Hi,
I am a relatively new Stan user. I was wondering whether Stan supports models with mixed deterministic and random variables, either directly or via a good hack. To be more specific, let’s say my log joint is a function of $\theta$ and $\psi$, and I want to know the MAP over $\theta$ while also knowing the posterior distribution of $\psi$. In the ADVI sense, I want to be able to maximize $ELBO(\theta, \xi_\psi, \sigma_\psi)$, where $\theta$ is left as is and $(\xi_\psi, \sigma_\psi)$ denote the mean and std of the approximate posterior of $\psi$ in the unconstrained space.
Background: I have a model with mixed continuous and discrete latents. The discrete latents appear in a Markov chain so that integrating them out is intractable (i.e. the number of paths is exponential in the chain length). As an approximation, I thought I’d directly specify an ELBO under the assumption that the posterior is factorized over each node of the chain. The ELBO will be a functional of the posterior distribution of each discrete variable, as well as the rest of the continuous variables.
In the spirit of ADVI, one could simply optimize the “hard-coded” ELBO over an unconstrained parametrization of the simplexes, and the unconstrained parameters of the Gaussians that approximate the posterior of the continuous variables. However, if one implements this naively in Stan, the simplexes will not be treated deterministically; rather, they will also be represented by yet more Gaussians in an unconstrained space. Am I approaching this problem in a wrong manner?
ps> in other words, can I somehow mark some variables (let’s say unconstrained) in my model parameters to be treated as hyperparameters? from a variational inference perspective, this seems like a natural thing to do. From the sampling perspective, however, I’m not sure what this means.

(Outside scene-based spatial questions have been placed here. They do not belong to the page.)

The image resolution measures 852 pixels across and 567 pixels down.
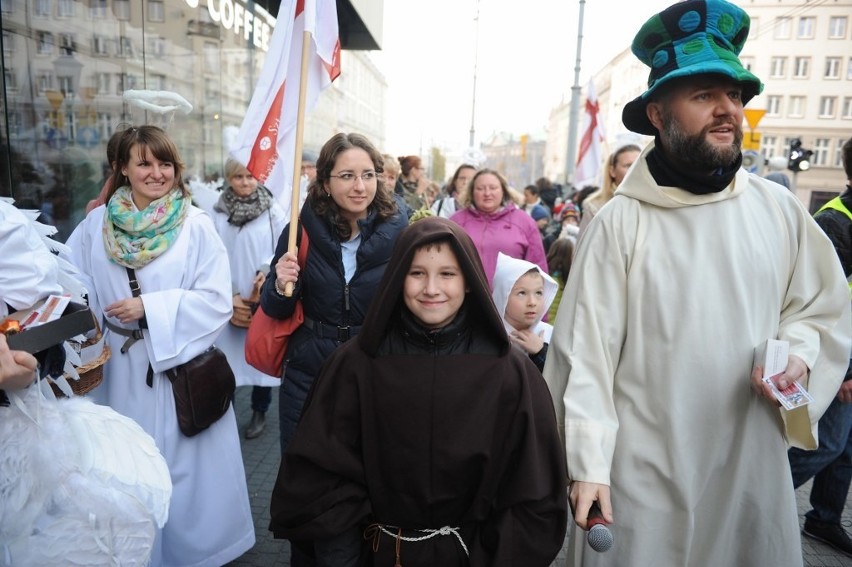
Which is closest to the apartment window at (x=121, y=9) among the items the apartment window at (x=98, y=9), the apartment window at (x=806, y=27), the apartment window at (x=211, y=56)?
the apartment window at (x=98, y=9)

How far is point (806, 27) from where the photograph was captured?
51.8 m

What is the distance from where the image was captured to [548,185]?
1264 centimetres

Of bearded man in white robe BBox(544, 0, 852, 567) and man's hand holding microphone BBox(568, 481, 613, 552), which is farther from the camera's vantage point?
bearded man in white robe BBox(544, 0, 852, 567)

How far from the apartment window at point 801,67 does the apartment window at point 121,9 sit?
194ft

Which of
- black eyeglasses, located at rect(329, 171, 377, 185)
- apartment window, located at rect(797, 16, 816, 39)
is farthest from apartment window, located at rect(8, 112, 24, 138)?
apartment window, located at rect(797, 16, 816, 39)

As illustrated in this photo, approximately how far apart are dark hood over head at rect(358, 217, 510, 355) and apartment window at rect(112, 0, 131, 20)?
5.72m

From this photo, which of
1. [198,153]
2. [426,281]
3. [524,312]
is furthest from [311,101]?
[198,153]

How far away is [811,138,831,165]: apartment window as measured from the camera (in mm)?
51188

pps> perhaps my best shot is to break down the problem into two steps: (1) a forward-backward step on the chain given the posterior of the continuous latents, and (2) optimizing the posterior of the continuous variables given the posterior of the discrete variables. Alternating between these two steps yields the best posterior factorized over continuous and discrete sectors. My original question still holds though: why can’t we simply extend ADVI to treat discrete variables? a discrete distribution defined on a finite set of size $S$ can be represented uniquely with $S-1$ unconstrained real variables and these can be taken as variational parameters.